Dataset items
□ □ □ □
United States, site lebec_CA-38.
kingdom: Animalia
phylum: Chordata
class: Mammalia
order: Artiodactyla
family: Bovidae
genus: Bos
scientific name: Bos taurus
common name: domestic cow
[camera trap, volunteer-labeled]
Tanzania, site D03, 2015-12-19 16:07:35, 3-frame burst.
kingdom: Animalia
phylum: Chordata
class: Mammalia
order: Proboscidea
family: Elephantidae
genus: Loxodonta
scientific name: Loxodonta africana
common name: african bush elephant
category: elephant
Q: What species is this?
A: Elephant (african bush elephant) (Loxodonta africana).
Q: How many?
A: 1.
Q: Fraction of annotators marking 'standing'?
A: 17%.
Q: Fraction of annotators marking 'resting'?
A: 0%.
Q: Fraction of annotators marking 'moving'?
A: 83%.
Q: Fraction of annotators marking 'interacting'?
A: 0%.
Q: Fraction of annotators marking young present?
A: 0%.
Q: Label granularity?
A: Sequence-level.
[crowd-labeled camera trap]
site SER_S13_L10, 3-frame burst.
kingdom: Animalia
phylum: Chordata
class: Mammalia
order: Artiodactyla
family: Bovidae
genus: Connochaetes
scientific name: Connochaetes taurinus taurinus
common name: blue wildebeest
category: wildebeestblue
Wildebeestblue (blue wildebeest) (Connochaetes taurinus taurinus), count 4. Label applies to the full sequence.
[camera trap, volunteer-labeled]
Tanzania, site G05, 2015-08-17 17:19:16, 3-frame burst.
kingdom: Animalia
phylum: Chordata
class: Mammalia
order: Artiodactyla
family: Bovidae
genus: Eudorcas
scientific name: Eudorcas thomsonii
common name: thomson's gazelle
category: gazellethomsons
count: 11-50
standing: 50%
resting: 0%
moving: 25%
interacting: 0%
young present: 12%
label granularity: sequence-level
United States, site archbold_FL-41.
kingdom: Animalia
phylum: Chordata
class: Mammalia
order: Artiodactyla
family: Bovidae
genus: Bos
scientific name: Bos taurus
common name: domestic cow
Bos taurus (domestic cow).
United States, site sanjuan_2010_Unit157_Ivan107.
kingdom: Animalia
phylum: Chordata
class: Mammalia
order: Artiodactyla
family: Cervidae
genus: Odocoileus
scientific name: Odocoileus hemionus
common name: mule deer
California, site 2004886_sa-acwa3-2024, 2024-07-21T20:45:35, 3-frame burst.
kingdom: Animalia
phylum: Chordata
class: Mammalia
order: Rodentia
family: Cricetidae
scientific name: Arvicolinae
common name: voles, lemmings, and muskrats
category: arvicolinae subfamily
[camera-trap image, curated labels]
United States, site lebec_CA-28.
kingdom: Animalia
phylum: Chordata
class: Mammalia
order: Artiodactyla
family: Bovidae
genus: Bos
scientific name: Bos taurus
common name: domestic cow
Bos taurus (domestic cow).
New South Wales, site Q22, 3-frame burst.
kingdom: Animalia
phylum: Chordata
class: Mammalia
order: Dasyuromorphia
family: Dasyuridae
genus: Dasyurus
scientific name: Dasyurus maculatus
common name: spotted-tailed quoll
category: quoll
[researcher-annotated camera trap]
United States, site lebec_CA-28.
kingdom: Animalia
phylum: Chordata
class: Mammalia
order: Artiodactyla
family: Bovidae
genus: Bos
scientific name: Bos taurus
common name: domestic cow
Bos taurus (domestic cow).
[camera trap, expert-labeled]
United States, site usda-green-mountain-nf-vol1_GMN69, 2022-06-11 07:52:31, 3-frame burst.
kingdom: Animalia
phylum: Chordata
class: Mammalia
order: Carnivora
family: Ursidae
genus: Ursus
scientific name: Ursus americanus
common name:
□ □ □ □
* **PROBLEM DETAILS**
The full set of records is to be written out once more, word for word.

* **SOLUTION FOR THIS PROBLEM**
United States, site lebec_CA-38.
kingdom: Animalia
phylum: Chordata
class: Mammalia
order: Artiodactyla
family: Bovidae
genus: Bos
scientific name: Bos taurus
common name: domestic cow
[camera trap, volunteer-labeled]
Tanzania, site D03, 2015-12-19 16:07:35, 3-frame burst.
kingdom: Animalia
phylum: Chordata
class: Mammalia
order: Proboscidea
family: Elephantidae
genus: Loxodonta
scientific name: Loxodonta africana
common name: african bush elephant
category: elephant
Q: What species is this?
A: Elephant (african bush elephant) (Loxodonta africana).
Q: How many?
A: 1.
Q: Fraction of annotators marking 'standing'?
A: 17%.
Q: Fraction of annotators marking 'resting'?
A: 0%.
Q: Fraction of annotators marking 'moving'?
A: 83%.
Q: Fraction of annotators marking 'interacting'?
A: 0%.
Q: Fraction of annotators marking young present?
A: 0%.
Q: Label granularity?
A: Sequence-level.
[crowd-labeled camera trap]
site SER_S13_L10, 3-frame burst.
kingdom: Animalia
phylum: Chordata
class: Mammalia
order: Artiodactyla
family: Bovidae
genus: Connochaetes
scientific name: Connochaetes taurinus taurinus
common name: blue wildebeest
category: wildebeestblue
Wildebeestblue (blue wildebeest) (Connochaetes taurinus taurinus), count 4. Label applies to the full sequence.
[camera trap, volunteer-labeled]
Tanzania, site G05, 2015-08-17 17:19:16, 3-frame burst.
kingdom: Animalia
phylum: Chordata
class: Mammalia
order: Artiodactyla
family: Bovidae
genus: Eudorcas
scientific name: Eudorcas thomsonii
common name: thomson's gazelle
category: gazellethomsons
count: 11-50
standing: 50%
resting: 0%
moving: 25%
interacting: 0%
young present: 12%
label granularity: sequence-level
United States, site archbold_FL-41.
kingdom: Animalia
phylum: Chordata
class: Mammalia
order: Artiodactyla
family: Bovidae
genus: Bos
scientific name: Bos taurus
common name: domestic cow
Bos taurus (domestic cow).
United States, site sanjuan_2010_Unit157_Ivan107.
kingdom: Animalia
phylum: Chordata
class: Mammalia
order: Artiodactyla
family: Cervidae
genus: Odocoileus
scientific name: Odocoileus hemionus
common name: mule deer
California, site 2004886_sa-acwa3-2024, 2024-07-21T20:45:35, 3-frame burst.
kingdom: Animalia
phylum: Chordata
class: Mammalia
order: Rodentia
family: Cricetidae
scientific name: Arvicolinae
common name: voles, lemmings, and muskrats
category: arvicolinae subfamily
[camera-trap image, curated labels]
United States, site lebec_CA-28.
kingdom: Animalia
phylum: Chordata
class: Mammalia
order: Artiodactyla
family: Bovidae
genus: Bos
scientific name: Bos taurus
common name: domestic cow
Bos taurus (domestic cow).
New South Wales, site Q22, 3-frame burst.
kingdom: Animalia
phylum: Chordata
class: Mammalia
order: Dasyuromorphia
family: Dasyuridae
genus: Dasyurus
scientific name: Dasyurus maculatus
common name: spotted-tailed quoll
category: quoll
[researcher-annotated camera trap]
United States, site lebec_CA-28.
kingdom: Animalia
phylum: Chordata
class: Mammalia
order: Artiodactyla
family: Bovidae
genus: Bos
scientific name: Bos taurus
common name: domestic cow
Bos taurus (domestic cow).
[camera trap, expert-labeled]
United States, site usda-green-mountain-nf-vol1_GMN69, 2022-06-11 07:52:31, 3-frame burst.
kingdom: Animalia
phylum: Chordata
class: Mammalia
order: Carnivora
family: Ursidae
genus: Ursus
scientific name: Ursus americanus
common name:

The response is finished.